New Zealand sounds interesting enough that I would consider moving there if it weren’t so goddamn dangerous.
Sam Spence is on trial in the High Court at Whangarei, charged with recklessly wounding Daniel Hill last January. The facts: Spence had driven to the coast to go fishing. Hill, who said he had driven there to go swimming along with his friend Justin and (for reasons not explained) a five-year-old boy, broke into Spence’s car and stole his wallet and other items. (Hill told a reporter he had done this to get money to buy meth, but later denied that.) Unfortunately for Hill, someone saw the theft and left a note for Spence with the license number and a description of the thief’s car.
Even more unfortunately for Hill, Spence had been spear-fishing.
Spence apparently got to his car not long after that, saw the note, and set out to find the thief. Exactly how they encountered each other is not clear, but they did. A chase ensued that sounds like something out of “Mad Max” (if “Mad Max” had involved a climactic car chase between a spear-armed fisherman in a Mitsubishi and a meth addict who had gone swimming with a five-year-old boy). At some point, the cars drew alongside each other, and, according to the prosecutor, “it was during this confrontation that the flounder spear was thrown.”

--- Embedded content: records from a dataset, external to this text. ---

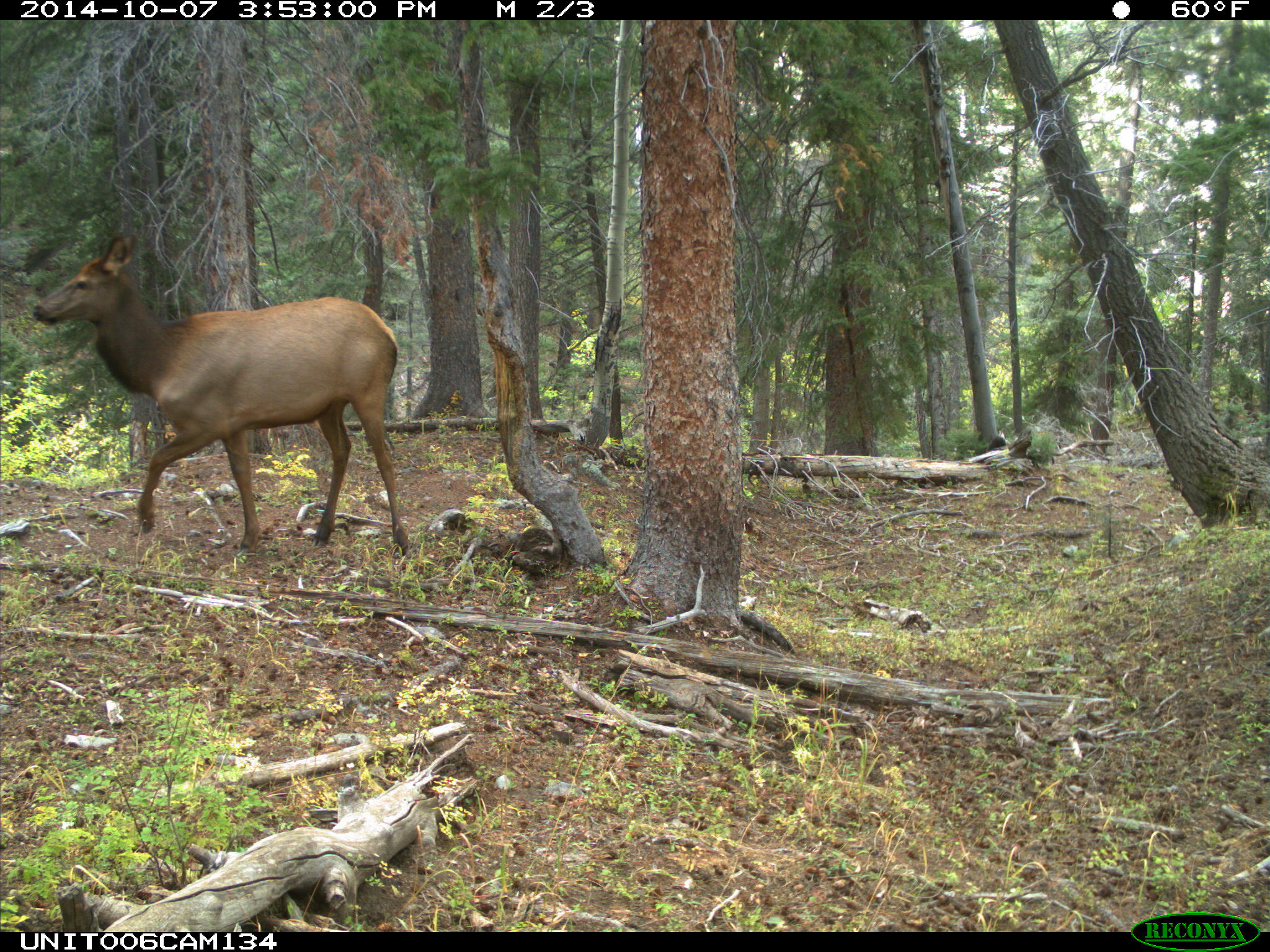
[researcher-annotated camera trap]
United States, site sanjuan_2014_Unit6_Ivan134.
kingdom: Animalia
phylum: Chordata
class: Mammalia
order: Artiodactyla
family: Cervidae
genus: Cervus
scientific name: Cervus elaphus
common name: red deer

In what frankly seems like a fairly impressive feat, Spence threw the meter-long flounder spear from one moving car through the open window of another moving car and managed to “embed” it in the skull of the man who had robbed him. (“Man Embedded Flounder Spear in Thief’s Skull, Court Told,” was the headline.) In my experience, once somebody’s got a spear stuck in his head, fight’s over. But amazingly, this did not end the chase. Hill seems to have kept driving at high speed until the car’s engine blew. He testified on Tuesday, in fact, that at the time he did not know he had a spear embedded in his skull.
“I didn’t even really feel it,” he told the jury. “Justin just said, ‘You’ve got an arrow sticking out of your head, bro.'”
When the car broke down, Justin and the mysterious five-year-old fled. Hill, probably slowed down a bit by the spear, was apprehended and taken to the hospital. He had surgery to repair a skull fracture and was in rehabilitation for over a month, which is serious but seems much less serious than you would expect. I am guessing that while the points of the trident went in deep enough to be “embedded,” they did not actually penetrate Hill’s skull. The extent of the injury was not very clear, although Hill did take the opportunity to blame it for memory loss when he was on the stand Tuesday.
Crown Prosecutor Anna Patterson said that, while she did not condone Hill’s actions, “neither can we condone the actions of the accused, who took the law [and a flounder spear] into his own hands.” She described Hill’s decision to steal as “very unfortunate—not only because it was illegal, but also because of the physical consequences.” Lesson learned: never steal from a guy with a trident.
Not to be outdone in re: stupidity, Spence has already raised a defense that I very much hope to hear more about. According to the report, “Defence lawyer Arthur Fairley said Mr. Spence admitted throwing the spear at Mr. Hill, but denied doing it with reckless disregard for the safety of others.” Is there another way to throw a spear into the passenger compartment of a moving car? Unless he’s claiming he thought Hill was a flounder, I’m not sure where that argument is going.